Ma anche i romanzi non strettamente legati con l'attualità riflettevano la contrapposizione fra una concezione massificata della società (i cattivi) e una società liberale (i buoni): I pianeti della libertà (Born Leader, 1954) di J. T. McIntosh, Il terrore dalla sesta luna (The Puppet Masters, 1951) di Robert A. Heinlein, Schiavi degli invisibili (Sinister Barrier, 1943) di Eric Frank Russell..

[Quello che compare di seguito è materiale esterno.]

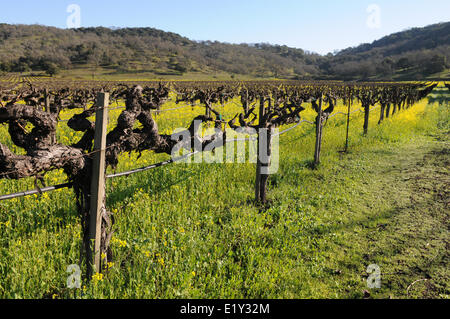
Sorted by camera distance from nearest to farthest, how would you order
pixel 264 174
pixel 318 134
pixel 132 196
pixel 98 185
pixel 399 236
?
pixel 98 185
pixel 399 236
pixel 132 196
pixel 264 174
pixel 318 134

Gli eroi erano eroi, combattevano fino in fondo e mantenevano la parola data: La legione dello spazio (The Legion of Space, 1947) di Jack Williamson è un classico del genere, così come Guerra nella Galassia (The Star Kings, 1949) di Edmond Hamilton, dove il protagonista per mantenere l'impegno con un personaggio importante ma pur sempre sconosciuto rinuncia all'amore. Diversamente da Il prigioniero di Zenda di cui questo romanzo è in pratica la rielaborazione fantascientifica, c'è un lieto fine. Il nemico comunque è sempre un dittatore dai vaghi contorni sinistri. Debellati nazismo e fascismo, il vero nemico rimaneva il comunismo, come prima della guerra (la Seconda Mondiale ovviamente) il supposto vero pericolo era giallo e veniva da oriente. In buona sostanza la produzione disponibile negli anni '50 era chiaramente di stampo conservatore. Nel 1959 ebbi la ventura di leggere Nel duemila non sorge il sole (Nineteen Eighty-Four, 1949) di tale George Orwell e ne rimasi profondamente colpito. Le mie convinzioni ne uscirono rafforzate. Solo più tardi scoprii che in realtà quello che io credevo fosse una critica al comunismo era in realtà una critica alle dittature reazionarie (che stranamente utilizzavano metodi ed ideologie che eravamo abituati a vedere applicati oltrecortina). Stravolgimenti dell'evidenza, classica applicazione della disinformazione scientifica di orwelliana memoria, sono abbastanza frequenti nella "critica" di sinistra. Perfino La fattoria degli animali (Animal Farm, 1947) che ha come morale che "Tutti gli animali sono uguali, ma qualche animale è più uguale degli altri" viene spacciato per antifascista. Si da il caso che i comunisti Orwell li conoscesse bene e l'allarme veniva lanciato contro un'ideologia che minacciava di prendere il sopravvento e non un anatema contro una ideologia sconfitta dalla storia.